Peter Abell and Diane Reyniers from LSE present an examination of the viability of participatory firms, comparing the governance of worker-controlled and capitalist companies. A study of the OECD countries indicates a drift towards greater managerial control and increasing ownership being vested with the labour, away from the capitalist firm. The move has been considerably influenced by tax inducements and regulations governing companies. The authors conclude that the more heterogenous the workforce is, the more likely it is that the firm is organised in capitalist fashion. Successful worker-managed firms have narrow foci because of which homogeneity among workers is assured, as in plywood cooperatives, taxi and refuse collection industries in the San Francisco Bay Area. The paper has a valuable corrective to the general assumption that globalism equalises returns across the board. Research shows that top management gets away with maximum rent-extraction and CEOs set their own pay and perquisites irrespective of share prices, even in the capitalistic competitive market. The authors also point out that existing laws are weighted in favour of capitalist firms and do not provide a level playing field to worker-managed or owned companies. Hence they urge a change in public policy, particularly in the wake of Enron and its aftermath.

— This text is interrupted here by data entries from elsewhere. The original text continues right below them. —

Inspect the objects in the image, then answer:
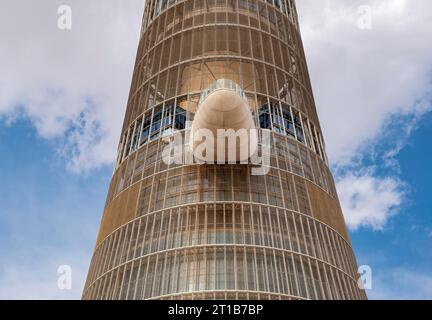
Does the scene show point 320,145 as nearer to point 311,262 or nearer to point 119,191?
point 311,262

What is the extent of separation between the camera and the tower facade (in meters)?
26.9

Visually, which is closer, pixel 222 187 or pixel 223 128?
pixel 223 128

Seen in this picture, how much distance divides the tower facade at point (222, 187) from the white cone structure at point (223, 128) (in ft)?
0.37

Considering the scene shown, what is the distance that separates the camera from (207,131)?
92.8 ft

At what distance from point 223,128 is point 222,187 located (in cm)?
372

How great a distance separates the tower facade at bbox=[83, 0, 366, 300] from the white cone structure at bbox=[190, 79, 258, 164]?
11cm

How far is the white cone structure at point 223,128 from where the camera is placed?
26969mm

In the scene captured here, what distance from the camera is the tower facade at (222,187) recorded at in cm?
2692

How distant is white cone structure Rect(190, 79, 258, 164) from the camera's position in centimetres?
2697

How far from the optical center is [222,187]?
98.3 feet
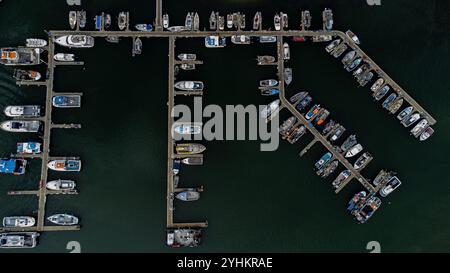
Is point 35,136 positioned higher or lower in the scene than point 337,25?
lower

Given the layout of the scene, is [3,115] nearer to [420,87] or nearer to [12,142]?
[12,142]

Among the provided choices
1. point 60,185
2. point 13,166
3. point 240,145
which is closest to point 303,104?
point 240,145

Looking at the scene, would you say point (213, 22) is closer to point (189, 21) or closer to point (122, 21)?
point (189, 21)

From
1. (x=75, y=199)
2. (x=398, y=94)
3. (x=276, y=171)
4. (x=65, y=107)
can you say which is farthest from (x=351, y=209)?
(x=65, y=107)

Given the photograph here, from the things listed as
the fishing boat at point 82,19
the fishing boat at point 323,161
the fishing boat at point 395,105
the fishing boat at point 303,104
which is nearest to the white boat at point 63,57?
the fishing boat at point 82,19

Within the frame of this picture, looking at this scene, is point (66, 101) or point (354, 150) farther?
point (354, 150)

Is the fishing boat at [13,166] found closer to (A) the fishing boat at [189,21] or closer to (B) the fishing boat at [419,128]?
(A) the fishing boat at [189,21]
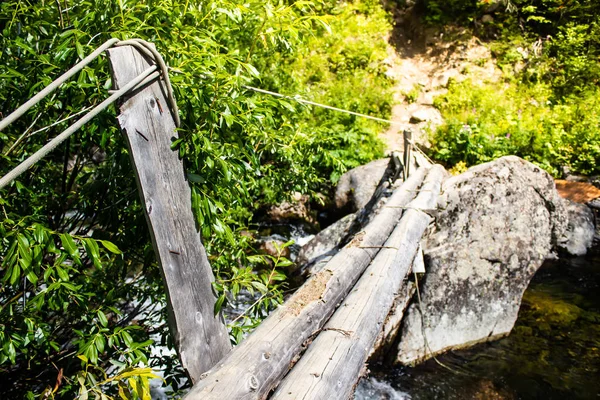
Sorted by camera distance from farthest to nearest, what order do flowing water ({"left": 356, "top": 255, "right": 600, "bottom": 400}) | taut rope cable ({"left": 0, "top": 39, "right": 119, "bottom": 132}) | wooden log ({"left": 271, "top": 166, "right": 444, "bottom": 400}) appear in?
1. flowing water ({"left": 356, "top": 255, "right": 600, "bottom": 400})
2. wooden log ({"left": 271, "top": 166, "right": 444, "bottom": 400})
3. taut rope cable ({"left": 0, "top": 39, "right": 119, "bottom": 132})

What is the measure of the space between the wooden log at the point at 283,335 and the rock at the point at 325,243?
7.71 ft

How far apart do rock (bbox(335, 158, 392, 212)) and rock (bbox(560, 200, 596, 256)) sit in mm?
3144

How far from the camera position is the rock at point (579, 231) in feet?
23.4

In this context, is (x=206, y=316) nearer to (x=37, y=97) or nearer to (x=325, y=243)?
(x=37, y=97)

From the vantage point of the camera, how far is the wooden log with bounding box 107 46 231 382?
1572 millimetres

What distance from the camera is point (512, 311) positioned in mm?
4793

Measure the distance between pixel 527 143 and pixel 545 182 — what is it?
3681 mm

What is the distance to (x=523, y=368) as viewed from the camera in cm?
430

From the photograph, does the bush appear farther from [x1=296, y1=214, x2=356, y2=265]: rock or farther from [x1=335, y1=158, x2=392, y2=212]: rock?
[x1=296, y1=214, x2=356, y2=265]: rock

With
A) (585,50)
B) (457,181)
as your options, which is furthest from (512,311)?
(585,50)

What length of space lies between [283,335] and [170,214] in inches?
29.7

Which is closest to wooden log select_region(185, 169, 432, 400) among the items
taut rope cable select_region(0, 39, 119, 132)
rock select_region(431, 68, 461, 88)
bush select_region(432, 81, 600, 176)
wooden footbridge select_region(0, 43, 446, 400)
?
wooden footbridge select_region(0, 43, 446, 400)

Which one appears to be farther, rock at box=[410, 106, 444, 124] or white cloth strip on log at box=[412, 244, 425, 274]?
rock at box=[410, 106, 444, 124]

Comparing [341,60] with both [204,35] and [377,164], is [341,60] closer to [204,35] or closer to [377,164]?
[377,164]
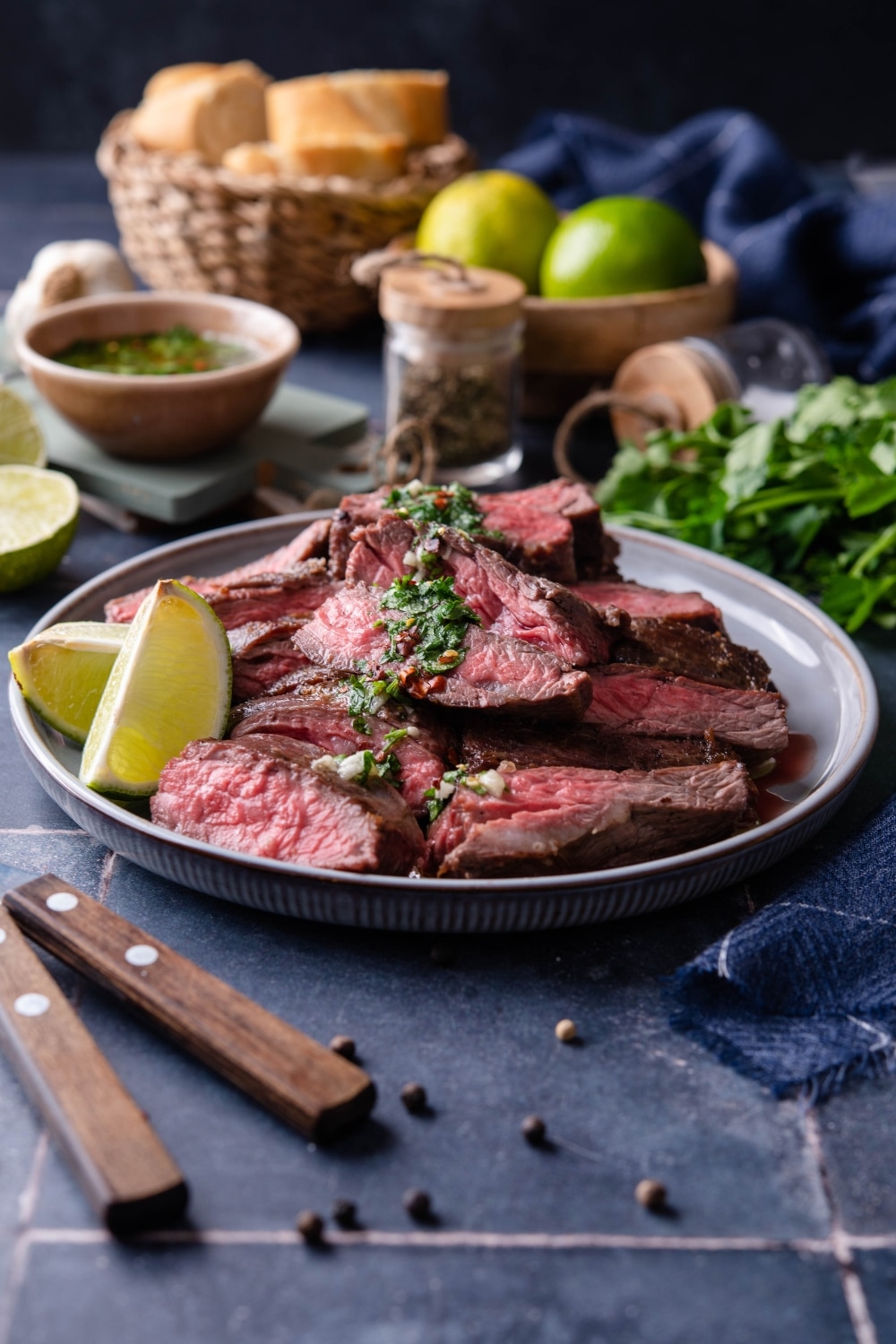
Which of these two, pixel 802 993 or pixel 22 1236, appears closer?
pixel 22 1236

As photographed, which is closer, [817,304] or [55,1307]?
[55,1307]

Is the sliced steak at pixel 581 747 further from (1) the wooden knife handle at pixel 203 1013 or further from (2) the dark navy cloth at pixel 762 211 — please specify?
(2) the dark navy cloth at pixel 762 211

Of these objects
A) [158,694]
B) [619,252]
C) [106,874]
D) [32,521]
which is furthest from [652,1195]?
[619,252]

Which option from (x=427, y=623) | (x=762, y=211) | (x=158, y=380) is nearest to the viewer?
(x=427, y=623)

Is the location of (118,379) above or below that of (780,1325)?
above

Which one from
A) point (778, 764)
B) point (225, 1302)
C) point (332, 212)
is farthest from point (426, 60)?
point (225, 1302)

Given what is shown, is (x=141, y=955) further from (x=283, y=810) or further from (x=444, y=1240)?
(x=444, y=1240)

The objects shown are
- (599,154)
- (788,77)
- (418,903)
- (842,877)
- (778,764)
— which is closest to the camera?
(418,903)

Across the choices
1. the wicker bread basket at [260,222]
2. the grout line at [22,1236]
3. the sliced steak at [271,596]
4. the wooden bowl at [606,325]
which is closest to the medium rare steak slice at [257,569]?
the sliced steak at [271,596]

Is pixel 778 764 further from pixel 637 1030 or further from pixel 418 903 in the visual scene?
pixel 418 903
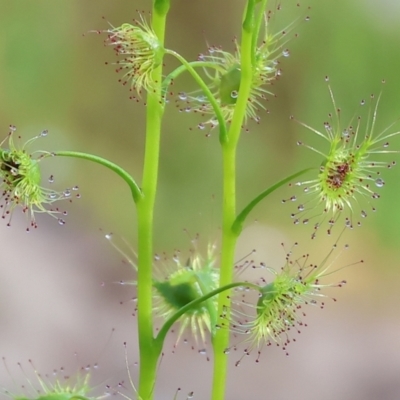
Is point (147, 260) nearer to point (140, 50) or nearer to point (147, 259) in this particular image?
point (147, 259)

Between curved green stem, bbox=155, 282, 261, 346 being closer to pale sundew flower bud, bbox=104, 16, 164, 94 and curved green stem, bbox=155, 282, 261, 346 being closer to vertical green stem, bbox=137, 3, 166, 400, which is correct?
vertical green stem, bbox=137, 3, 166, 400

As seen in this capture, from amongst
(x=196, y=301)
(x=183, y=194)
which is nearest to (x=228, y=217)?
(x=196, y=301)

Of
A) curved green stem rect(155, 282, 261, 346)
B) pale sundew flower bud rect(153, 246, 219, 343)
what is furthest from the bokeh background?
curved green stem rect(155, 282, 261, 346)

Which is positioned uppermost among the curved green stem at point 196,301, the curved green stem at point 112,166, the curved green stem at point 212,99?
the curved green stem at point 212,99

It is curious that the signal success of milk producers’ cooperatives in India’s Operation Flood has not been studied by any participant in this seminar, nor the success story of SEWA. Similarly, the outstanding performance of Infosys and Wipro, both swearing by a strong ethical code of conduct, has not been studied vis-à-vis the no-holds barred operations of Reliance and Bajaj. The marked failure of Indian laws to measure up to the challenge of carpetbaggers masquerading as NBFCs, cheating hundred of thousands of middle-class investors, with the RBI and the Company Law Board remaining mute spectators has not been considered worthy of examination by Ashis Bhattacharya who sets much store by SEBI’s Code of Corporate Governance (2000). Its ineffectiveness was comprehensively demonstrated in the subsequent Calcutta Stock Exchange scam. Even the massive UTI scam is not mentioned by him. It is because of such socially irresponsible silence on the part of the management schools that society witnesses such astonishing travesties of justice as evinced by the Securities Appellate Tribunal’s reducing to ridiculous token amounts the punitive fines SEBI had imposed on delinquent firms like Reliance who had violated norms of corporate governance.